:: Task requirements ::
Swap "Blue" for "Red" in the entries and write out all the lines again with nothing else changed. Leave out the pictures.

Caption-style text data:
>>>>
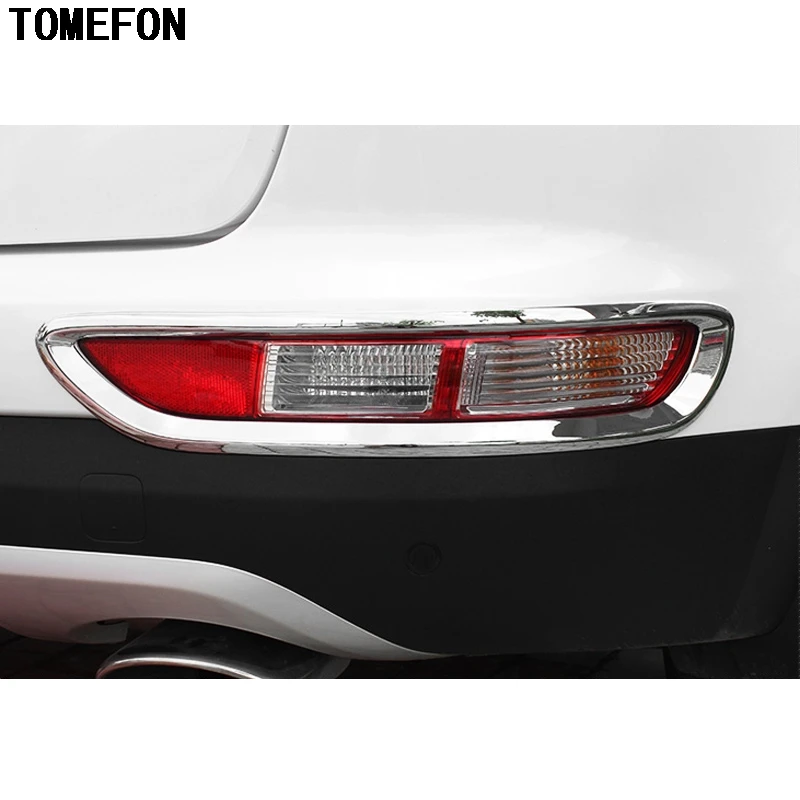 Автомобильный отражатель TOMEFON для Kia Sportage QL 2017 2018 хромированный заднего бампера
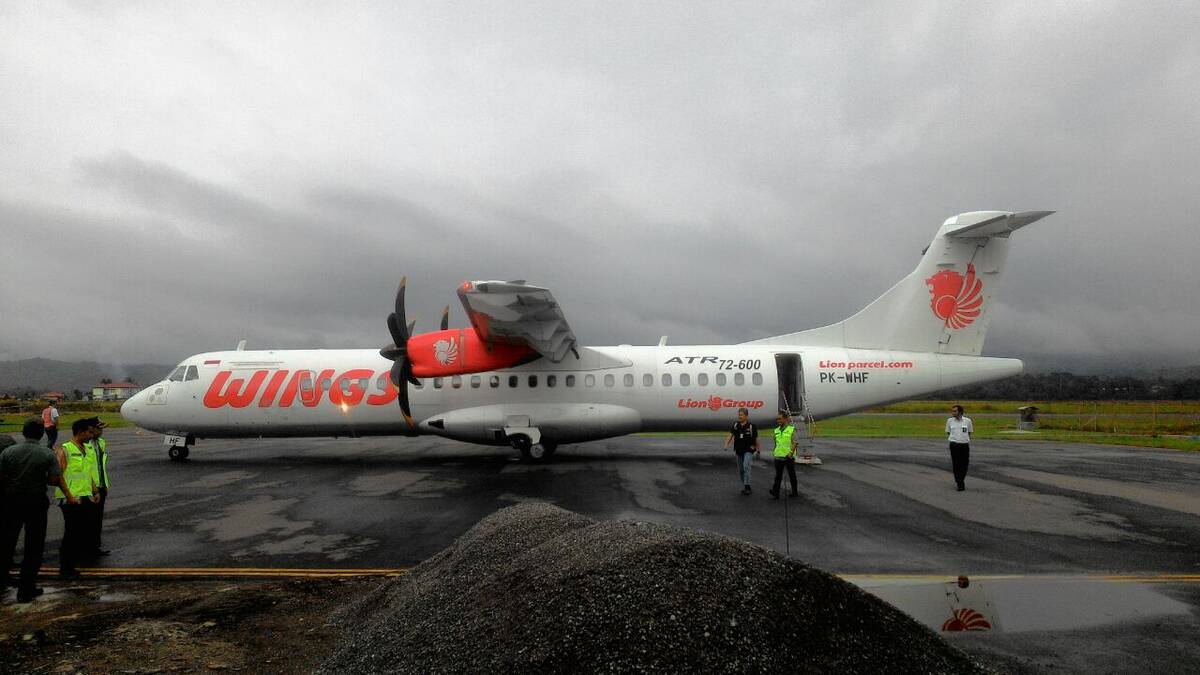 September, Wing Air Mengudara di Langit Kerinci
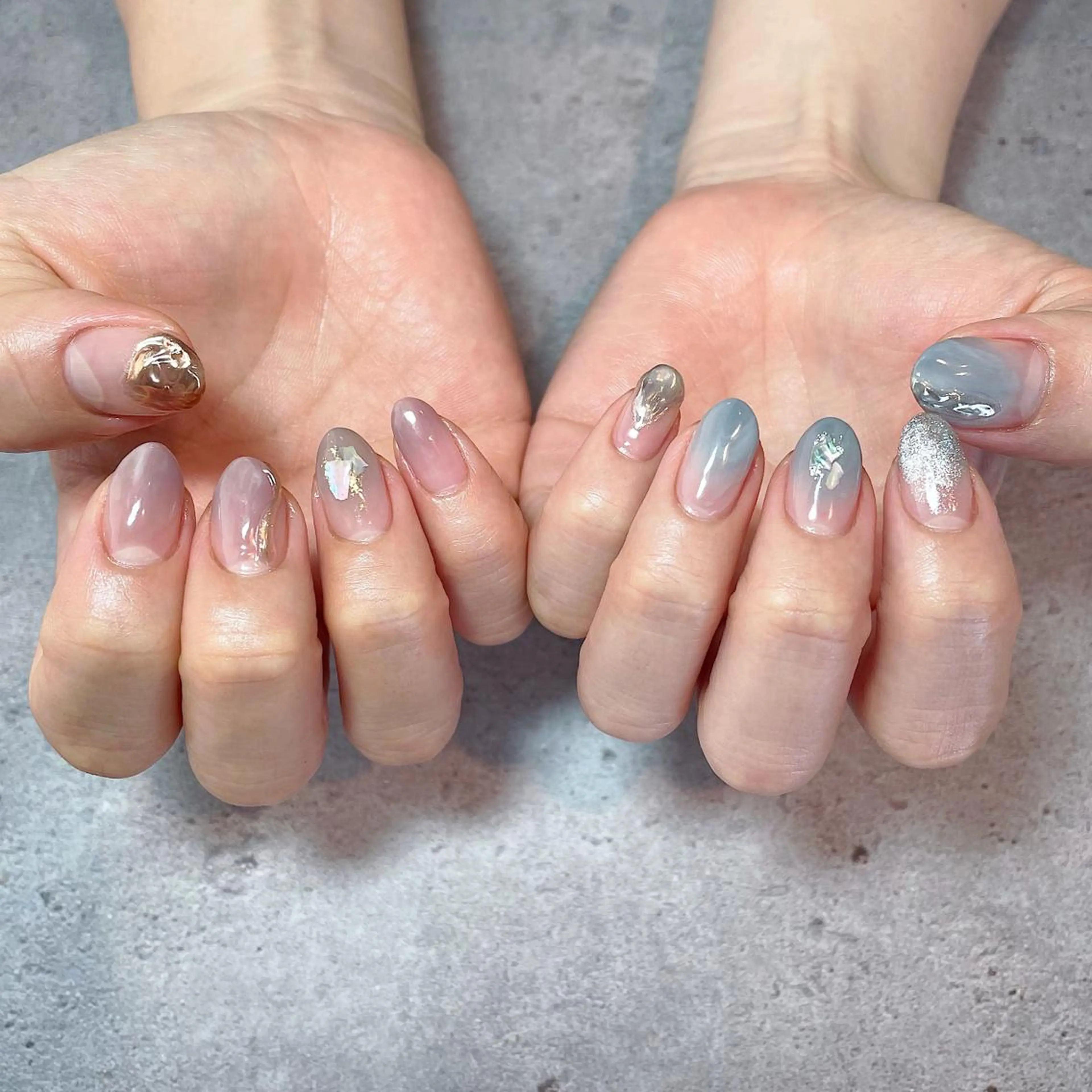 ネイル doux nailのネイルデザイン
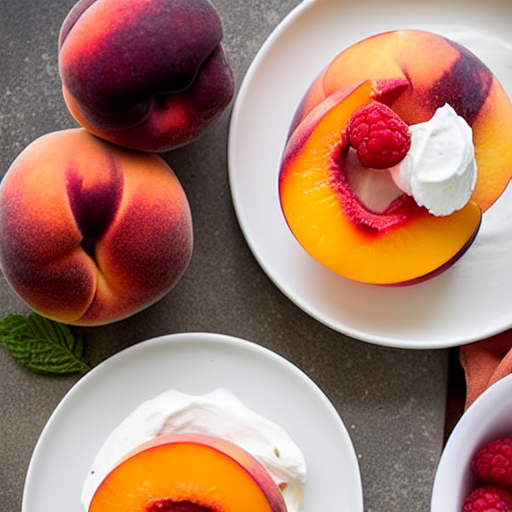 Peach Melba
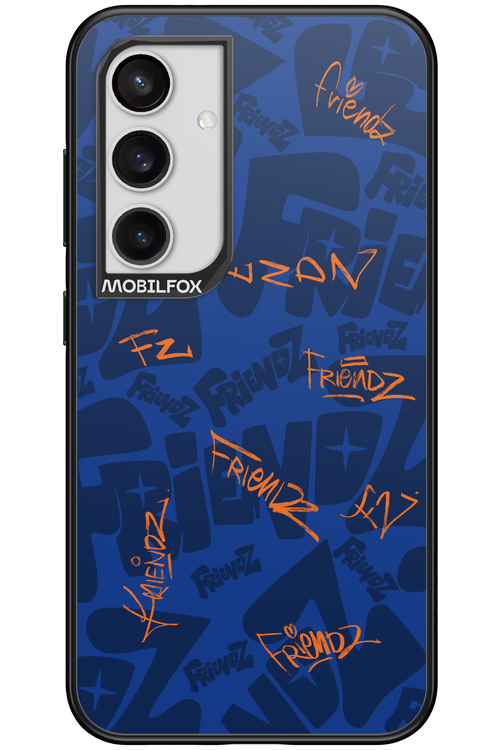 FRIENDZ Blue - Samsung Galaxy S24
<<<<
:: Solution ::
 Автомобильный отражатель TOMEFON для Kia Sportage QL 2017 2018 хромированный заднего бампера
 September, Wing Air Mengudara di Langit Kerinci
 ネイル doux nailのネイルデザイン
 Peach Melba
 FRIENDZ Red - Samsung Galaxy S24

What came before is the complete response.